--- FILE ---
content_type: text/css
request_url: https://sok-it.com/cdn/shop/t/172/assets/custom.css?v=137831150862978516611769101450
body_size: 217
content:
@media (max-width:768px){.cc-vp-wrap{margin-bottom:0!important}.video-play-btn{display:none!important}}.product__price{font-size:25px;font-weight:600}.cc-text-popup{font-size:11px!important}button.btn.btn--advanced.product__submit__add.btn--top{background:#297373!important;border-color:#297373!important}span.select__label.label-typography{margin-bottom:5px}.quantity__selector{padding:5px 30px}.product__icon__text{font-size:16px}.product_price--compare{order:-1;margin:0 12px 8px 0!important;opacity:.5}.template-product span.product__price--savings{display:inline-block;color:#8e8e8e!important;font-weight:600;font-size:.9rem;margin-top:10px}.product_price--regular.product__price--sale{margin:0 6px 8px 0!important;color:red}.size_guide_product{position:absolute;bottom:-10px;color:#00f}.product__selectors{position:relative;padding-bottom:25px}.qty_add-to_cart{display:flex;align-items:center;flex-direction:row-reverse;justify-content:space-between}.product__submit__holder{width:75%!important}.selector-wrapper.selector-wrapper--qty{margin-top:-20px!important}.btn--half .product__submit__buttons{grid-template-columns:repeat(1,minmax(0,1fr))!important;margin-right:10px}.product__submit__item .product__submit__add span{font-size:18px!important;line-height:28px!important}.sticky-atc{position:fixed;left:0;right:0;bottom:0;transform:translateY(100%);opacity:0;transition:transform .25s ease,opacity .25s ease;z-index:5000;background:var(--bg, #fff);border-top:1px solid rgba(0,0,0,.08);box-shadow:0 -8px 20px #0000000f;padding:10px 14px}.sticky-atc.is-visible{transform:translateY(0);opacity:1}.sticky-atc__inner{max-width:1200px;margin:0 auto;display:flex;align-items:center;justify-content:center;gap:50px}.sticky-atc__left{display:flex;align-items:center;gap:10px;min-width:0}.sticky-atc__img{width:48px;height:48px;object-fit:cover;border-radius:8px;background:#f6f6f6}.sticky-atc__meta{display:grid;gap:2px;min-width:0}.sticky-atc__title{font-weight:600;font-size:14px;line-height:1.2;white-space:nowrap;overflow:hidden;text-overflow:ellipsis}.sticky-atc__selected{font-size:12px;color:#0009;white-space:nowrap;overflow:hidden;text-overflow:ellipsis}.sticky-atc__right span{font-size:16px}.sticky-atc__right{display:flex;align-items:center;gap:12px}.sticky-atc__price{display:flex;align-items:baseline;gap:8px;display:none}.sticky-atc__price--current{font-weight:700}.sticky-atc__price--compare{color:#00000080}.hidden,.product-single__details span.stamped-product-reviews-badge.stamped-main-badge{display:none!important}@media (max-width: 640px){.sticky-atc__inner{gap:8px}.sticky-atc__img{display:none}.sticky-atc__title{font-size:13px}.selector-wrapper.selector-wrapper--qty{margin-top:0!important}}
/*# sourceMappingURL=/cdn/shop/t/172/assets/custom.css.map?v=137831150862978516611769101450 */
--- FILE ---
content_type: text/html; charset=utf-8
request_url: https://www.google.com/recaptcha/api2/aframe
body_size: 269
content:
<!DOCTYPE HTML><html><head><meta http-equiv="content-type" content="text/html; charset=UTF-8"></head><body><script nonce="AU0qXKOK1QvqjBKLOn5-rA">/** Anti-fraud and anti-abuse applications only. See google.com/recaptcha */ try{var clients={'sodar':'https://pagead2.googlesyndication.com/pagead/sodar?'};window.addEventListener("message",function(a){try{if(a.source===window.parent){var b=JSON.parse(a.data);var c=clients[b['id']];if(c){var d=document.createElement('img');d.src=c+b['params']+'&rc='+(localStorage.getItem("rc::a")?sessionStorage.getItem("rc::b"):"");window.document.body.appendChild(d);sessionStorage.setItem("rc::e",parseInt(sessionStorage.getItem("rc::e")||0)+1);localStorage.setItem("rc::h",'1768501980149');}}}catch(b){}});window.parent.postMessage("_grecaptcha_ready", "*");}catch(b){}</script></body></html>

..........

WHAT TO PRODUCE:
Look through the entries and find each line that has the string "charset". Copy those lines.

RESULT OF THIS TASK:
content_type: text/html; charset=utf-8
<!DOCTYPE HTML><html><head><meta http-equiv="content-type" content="text/html; charset=UTF-8"></head><body><script nonce="AU0qXKOK1QvqjBKLOn5-rA">/** Anti-fraud and anti-abuse applications only. See google.com/recaptcha */ try{var clients={'sodar':'https://pagead2.googlesyndication.com/pagead/sodar?'};window.addEventListener("message",function(a){try{if(a.source===window.parent){var b=JSON.parse(a.data);var c=clients[b['id']];if(c){var d=document.createElement('img');d.src=c+b['params']+'&rc='+(localStorage.getItem("rc::a")?sessionStorage.getItem("rc::b"):"");window.document.body.appendChild(d);sessionStorage.setItem("rc::e",parseInt(sessionStorage.getItem("rc::e")||0)+1);localStorage.setItem("rc::h",'1768501980149');}}}catch(b){}});window.parent.postMessage("_grecaptcha_ready", "*");}catch(b){}</script></body></html>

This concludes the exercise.